I'm currently writing a logging class (just for practice) and ran into an issue. I have two classes: The class Buffer acts as a temporary buffer and flushes itself in it's destructor. And the class Proxy that returns a Buffer instance, so I don't have to write Buffer() all the time.
Anyways, here is the code:
#include <iomanip>
#include <iostream>
#include <sstream>
#include <string>
class Buffer
{
private:
std::stringstream buf;
public:
Buffer(){};
template <typename T>
Buffer(const T& v)
{
buf << v;
std::cout << "Constructor called\n";
};
~Buffer()
{
std::cout << "HEADER: " << buf.str() << "\n";
}
Buffer(const Buffer& b)
{
std::cout << "Copy-constructor called\n";
// How to get rid of this?
};
Buffer(Buffer&&) = default;
Buffer& operator=(const Buffer&) & = delete;
Buffer& operator=(Buffer&&) & = delete;
template <typename T>
Buffer& operator<<(const T& v)
{
buf << v;
return *this;
}
};
class Proxy
{
public:
Proxy(){};
~Proxy(){};
Proxy(const Proxy&) = delete;
Proxy(Proxy&&) = delete;
Proxy& operator=(const Proxy&) & = delete;
Proxy& operator=(Proxy&&) & = delete;
template <typename T>
Buffer operator<<(const T& v) const
{
if(v < 0)
return Buffer();
else
return Buffer(v);
}
};
int main () {
Buffer(Buffer() << "Test") << "what";
Buffer() << "This " << "works " << "fine";
const Proxy pr;
pr << "This " << "doesn't " << "use the copy-constructor";
pr << "This is a " << std::setw(10) << " test";
return 0;
}
Here is the output:
Copy-constructor called
HEADER: what
HEADER: Test
HEADER: This works fine
Constructor called
HEADER: This doesn't use the copy-constructor
Constructor called
HEADER: This is a test
The code does exactly what I want but it depends on RVO. I read multiple times that you should not rely on RVO so I wanted to ask how I can:
I already tried to avoid the copy constructor by returning a reference or moving but that segfaults. I guess thats because the temporary in Proxy::operator<< is deleted during return.
I'd also be interested in completely different approaches that do roughly the same.
This seems like a contrived problem: Firstly, the code works whether RVO is enabled or disabled (you can test it by using G++ with the no-elide-constructors flag). Secondly, the way you are designing the return of a Buffer object for use with the << operator can only be done by copying†: The Proxy::operator<<(const T& v) function creates a new Buffer instance on the stack, which is then deleted when you leave the function call (i.e. between each concatenation in pr << "This " << "doesn't " << "use the copy-constructor";); This is why you get a segmentation fault when trying to reference this object from outside the function.

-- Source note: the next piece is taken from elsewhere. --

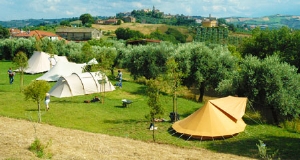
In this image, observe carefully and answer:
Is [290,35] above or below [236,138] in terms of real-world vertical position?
above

Alternatively, you could define a << operator to use dynamic memory by e.g. returning a unique_ptr<Buffer>:
#include <memory>
...
std::unique_ptr<Buffer> operator<<(const T& v) const
{
if(v < 0)
return std::unique_ptr<Buffer>(new Buffer());
else
return std::unique_ptr<Buffer>(new Buffer(v));
}
However, your original concatenation statements won't be compilable, then, because Proxy::operator<<(const T& v) now returns an object of type std::unique_ptr<Buffer> rather than Buffer, meaning that this returned object doesn't have its own Proxy::operator<<(const T& v) function defined and so multiple concatenations won't work without first explicitly de-referencing the returned pointer:
const Proxy pr;
std::unique_ptr<Buffer> pb = pr << "This ";
// pb << "doesn't " << "use the copy-constructor"; // This line doesn't work
*pb << "doesn't " << "use the copy-constructor";
In other words, your classes rely inherently on copying and so, if you really want to avoid copying, you should throw them away and completely re-design your logging functionalities.
† I'm sure there's some black-magic voodoo which can be invoked to make this possible --- albeit at the cost of one's sanity.